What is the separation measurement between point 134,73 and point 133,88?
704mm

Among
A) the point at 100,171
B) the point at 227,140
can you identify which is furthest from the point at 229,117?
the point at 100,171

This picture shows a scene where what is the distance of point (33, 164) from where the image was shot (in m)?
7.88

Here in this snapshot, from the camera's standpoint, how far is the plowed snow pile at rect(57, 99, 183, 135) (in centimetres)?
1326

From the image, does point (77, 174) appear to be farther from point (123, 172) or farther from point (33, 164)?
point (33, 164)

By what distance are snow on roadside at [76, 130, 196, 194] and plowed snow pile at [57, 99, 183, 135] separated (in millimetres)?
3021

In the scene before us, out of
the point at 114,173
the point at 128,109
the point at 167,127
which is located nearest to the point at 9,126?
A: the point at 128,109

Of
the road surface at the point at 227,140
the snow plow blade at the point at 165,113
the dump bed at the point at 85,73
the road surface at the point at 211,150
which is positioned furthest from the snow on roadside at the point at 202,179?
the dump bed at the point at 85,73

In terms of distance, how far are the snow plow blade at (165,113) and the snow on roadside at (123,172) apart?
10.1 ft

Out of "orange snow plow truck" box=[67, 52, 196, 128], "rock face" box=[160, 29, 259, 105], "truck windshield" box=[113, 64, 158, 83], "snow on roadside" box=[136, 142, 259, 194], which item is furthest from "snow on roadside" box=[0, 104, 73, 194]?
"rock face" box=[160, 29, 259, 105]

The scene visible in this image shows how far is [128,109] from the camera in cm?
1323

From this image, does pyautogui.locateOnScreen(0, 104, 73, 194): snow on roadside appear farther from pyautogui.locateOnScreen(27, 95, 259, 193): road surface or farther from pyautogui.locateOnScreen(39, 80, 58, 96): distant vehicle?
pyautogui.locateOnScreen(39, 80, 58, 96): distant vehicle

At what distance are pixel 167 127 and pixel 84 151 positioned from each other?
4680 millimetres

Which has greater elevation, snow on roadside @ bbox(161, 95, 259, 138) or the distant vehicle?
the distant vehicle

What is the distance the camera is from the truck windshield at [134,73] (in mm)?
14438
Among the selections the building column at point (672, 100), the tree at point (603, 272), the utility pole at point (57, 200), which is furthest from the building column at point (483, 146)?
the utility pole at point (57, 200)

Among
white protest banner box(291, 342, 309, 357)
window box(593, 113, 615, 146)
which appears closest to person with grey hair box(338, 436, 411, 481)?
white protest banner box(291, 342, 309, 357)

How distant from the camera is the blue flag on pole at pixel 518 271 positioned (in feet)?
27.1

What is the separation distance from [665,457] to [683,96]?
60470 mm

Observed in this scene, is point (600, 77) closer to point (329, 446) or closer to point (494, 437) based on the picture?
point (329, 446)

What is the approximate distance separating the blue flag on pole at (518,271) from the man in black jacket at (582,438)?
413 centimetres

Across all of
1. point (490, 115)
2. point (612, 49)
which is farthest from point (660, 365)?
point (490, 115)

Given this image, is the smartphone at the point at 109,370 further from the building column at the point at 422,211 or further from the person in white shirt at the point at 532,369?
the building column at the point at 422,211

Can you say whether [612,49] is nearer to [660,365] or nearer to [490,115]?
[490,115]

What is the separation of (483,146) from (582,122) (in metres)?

——

- **Required task**
Copy out the rows beginning with the line containing "The scene visible" and continuing through the end of the rows, both ends included.

- **Response to the exercise**
The scene visible in this image shows how far is [128,109] from the camera in cm?
1323

From this image, does pyautogui.locateOnScreen(0, 104, 73, 194): snow on roadside appear farther from pyautogui.locateOnScreen(27, 95, 259, 193): road surface or farther from pyautogui.locateOnScreen(39, 80, 58, 96): distant vehicle?
pyautogui.locateOnScreen(39, 80, 58, 96): distant vehicle

At what distance are pixel 167 127 and pixel 84 151 positioned from each other?
4680 millimetres

Which has greater elevation, snow on roadside @ bbox(161, 95, 259, 138) or the distant vehicle?
the distant vehicle

What is the distance the camera is from the truck windshield at [134,73] (in mm)?
14438
Among the selections the building column at point (672, 100), the tree at point (603, 272), the utility pole at point (57, 200), which is furthest from the building column at point (483, 146)?
the utility pole at point (57, 200)

Among
white protest banner box(291, 342, 309, 357)
window box(593, 113, 615, 146)
which appears closest to person with grey hair box(338, 436, 411, 481)?
white protest banner box(291, 342, 309, 357)

How distant from the camera is the blue flag on pole at pixel 518 271 positioned (in feet)?
27.1

What is the separation distance from [665,457] to [683,96]?
60470 mm

Observed in this scene, is point (600, 77) closer to point (329, 446) or closer to point (494, 437) based on the picture?
point (329, 446)

What is the approximate distance separating the blue flag on pole at (518,271) from the man in black jacket at (582,438)?
413 centimetres

Across all of
1. point (490, 115)
2. point (612, 49)
which is farthest from point (660, 365)?
point (490, 115)

Given this image, is the smartphone at the point at 109,370 further from the building column at the point at 422,211 or further from the person in white shirt at the point at 532,369?
the building column at the point at 422,211

Can you say whether [612,49] is nearer to [660,365] or nearer to [490,115]?
[490,115]

What is the separation of (483,146) from (582,122) (in metres)?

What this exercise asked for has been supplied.